**Cel zadania:** Zmień we wszystkich poniższych pozycjach „things” na „objects”, a resztę zostaw bez zmian. Podaj je od nowa bez obrazków.

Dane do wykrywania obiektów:

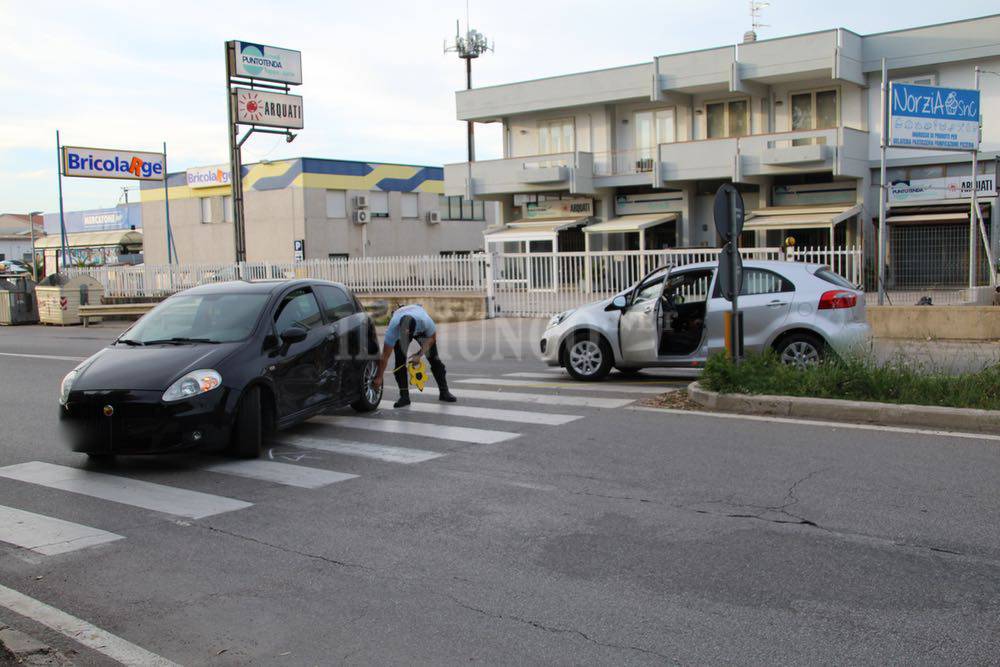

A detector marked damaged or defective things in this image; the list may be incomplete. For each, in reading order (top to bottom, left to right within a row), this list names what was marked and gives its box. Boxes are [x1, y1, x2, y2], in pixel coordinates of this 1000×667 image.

road crack [444, 596, 672, 664]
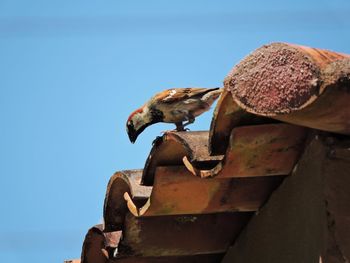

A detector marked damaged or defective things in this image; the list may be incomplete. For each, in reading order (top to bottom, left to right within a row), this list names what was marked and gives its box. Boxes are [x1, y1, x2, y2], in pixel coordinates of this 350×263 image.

rusted metal edge [141, 131, 223, 187]
rusty metal roof [67, 42, 350, 262]
rusted metal edge [183, 124, 308, 179]
rusted metal edge [102, 170, 152, 232]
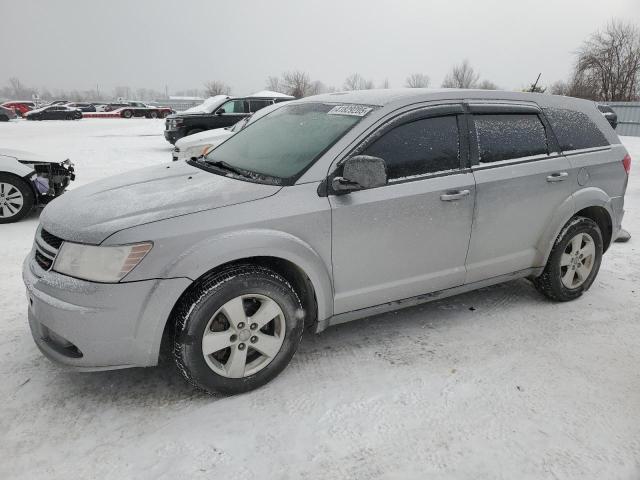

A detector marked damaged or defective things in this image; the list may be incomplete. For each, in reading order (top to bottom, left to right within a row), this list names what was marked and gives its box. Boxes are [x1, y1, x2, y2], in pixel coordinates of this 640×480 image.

damaged vehicle [0, 148, 74, 223]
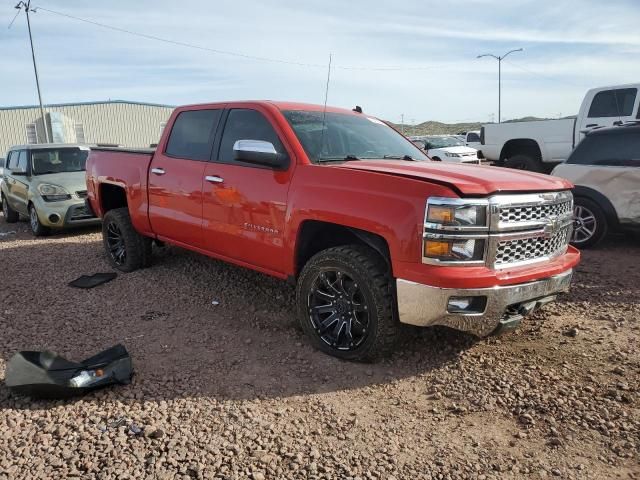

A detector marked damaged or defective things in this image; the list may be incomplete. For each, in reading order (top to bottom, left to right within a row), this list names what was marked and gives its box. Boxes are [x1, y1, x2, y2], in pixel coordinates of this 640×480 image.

damaged front bumper [398, 266, 572, 338]
detached bumper piece [398, 270, 572, 338]
detached bumper piece [4, 344, 132, 400]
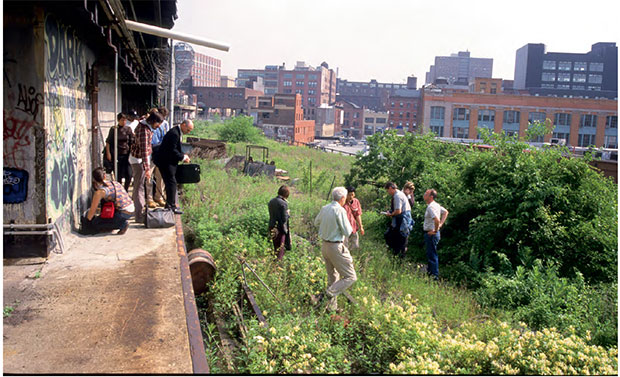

**Wynik ćwiczenia:**
A detector marked damaged or defective objects in this image; the list may be incomplete. For each, in reading order (top to bottom, left to right within a row), this list names what was marked and gives its box. Boxes are [x1, y1, x2, y2], in pixel coordinates of this 1000×667 image.

road crack [444, 596, 672, 664]

A detector marked damaged or defective objects in this image; the list may be incomplete. For each, in reading order (top to bottom, left to right within a row), this list names what was marked and gives its box. Boxes are [x1, y1, x2, y2], in pixel coordinates of this 350×263 image.

rusted metal edge [141, 131, 223, 187]
rusty metal roof [67, 42, 350, 262]
rusted metal edge [183, 124, 308, 179]
rusted metal edge [102, 170, 152, 232]

A detector marked damaged or defective objects in this image; the list may be incomplete. For each, in reading order (top to bottom, left to right within a row), this list names what was marked and gives its box. Boxes are [x1, y1, x2, y2], in pixel coordinates of this 640×480 image.

damaged vehicle [0, 148, 74, 223]

A detector marked damaged or defective objects in this image; the list may be incomplete. For each, in reading order (top to bottom, left to right within a row), this list names what was marked and gives its box. Boxes are [x1, y1, x2, y2], in pixel coordinates of this 640×480 image.

damaged front bumper [398, 266, 572, 338]
detached bumper piece [398, 270, 572, 338]
detached bumper piece [4, 344, 132, 400]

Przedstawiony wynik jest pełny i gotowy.